Yeasts behave differently. From my experience the only dry yeast that has benefitted from a starter is Lallemand Koln. That yeast is absolutely dog slow when coming from a dried state. It can take up to 4 days to start showing signs of activity regardless of pitch rate. Now in this instance I tossed a dry pack into 1L 1.040 wort on the stir plate about 1 1/2 years ago. It took 4-5 days to begin dropping gravity. Once this was finished I stepped it up to 2L 1.040 for giggles and same...Was DOG slow. I figured what the hey and banked it up in the freezer via water/glycerin in a 15ml test tube. About 2 weeks ago I decided it was time to wake up that bugger and see what happens. The yeast was a bit slower than most on the multi stepped starter. By the time it got to the final step it acted like any other yeast from a smack pack. I cold crashed for 24 hours, decanted, poured the slurry into 60F wort, within 4 hours there was signs of fermentation and at 17 hours there was a full krausen. Yes this is a tad overkill for dried yeast but so is a recommendation of 3 packs for a normal OG batch (per Lallemands pitch rate calculator) with a lag time of 3-4 days (both from experience and Lallemand's own website).

Now with that said I've done the same with w34/70 with no difference in fermentation between dry pitching, rehydration, and starter. The only time a starter, or stepped starter, would be worth it with dry yeast is if you're banking it, the yeast is pretty expensive per pack where multiple packs are needed (looks at the lager strains), or the yeast has a known long lag time. These are just my own experiences so hopefully it helps!
 
What's a 'long lag time'? A yeast lag phase is a few to several hours, not a few to several days. If it takes more than several hours - to express genes and translate mRNA to proteins - there's something wrong.
 
What's a 'long lag time'? A yeast lag phase is a few to several hours, not a few to several days.

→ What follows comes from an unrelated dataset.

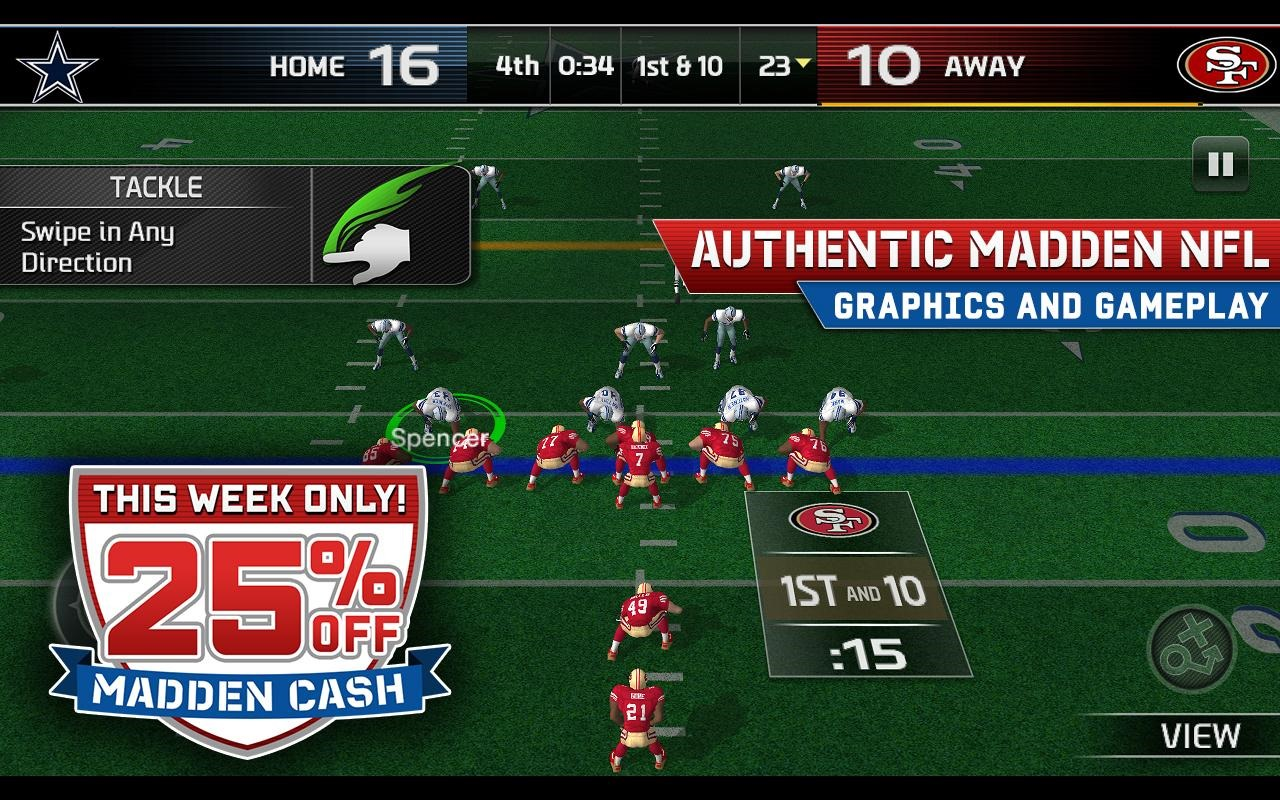 New Game Madden Nfl 25 Hits The Play Store Switches To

If it takes more than several hours - to express genes and translate mRNA to proteins - there's something wrong.

Per Lallemand

https://www.lallemandbrewing.com/en...-details/lalbrew-koln-kolsch-style-ale-yeast/
  • Lag phase can be longer compared to other ale strains, ranging from 24-36 hours
My experiences is that the lag can be a bit longer than that with this strain. I have actually been in contact with Lallemand about my experiences. I've used multiple packs from different lots as well. Lallemand actually direct shipped that strain to me as a replacement for a bad batch.
 
Per Lallemand

https://www.lallemandbrewing.com/en...-details/lalbrew-koln-kolsch-style-ale-yeast/
  • Lag phase can be longer compared to other ale strains, ranging from 24-36 hours
My experiences is that the lag can be a bit longer than that with this strain. I have actually been in contact with Lallemand about my experiences. I've used multiple packs from different lots as well. Lallemand actually direct shipped that strain to me as a replacement for a bad batch.
That's not a genuine lag phase, regardless what Lallemand's marketing claims. Most brewer's yeast don't respond well to being dried in commercially driven processes. Clearly 'Köln' is one of them, clinging on by its teeth.
 
That's not a genuine lag phase, regardless what Lallemand's marketing claims. Most brewer's yeast don't respond well to being dried in commercially driven processes. Clearly 'Köln' is one of them, clinging on by its teeth.

Mind schooling me on what you mean by not a genuine lag phase? I don't mean that in a negative tone at all. I'm genuinely curious
 
Mind schooling me on what you mean by not a genuine lag phase? I don't mean that in a negative tone at all. I'm genuinely curious
It's simply the time it takes to remodel the proteome to respond to the new environment. The time taken to express genes and translate proteins. It takes hours not days.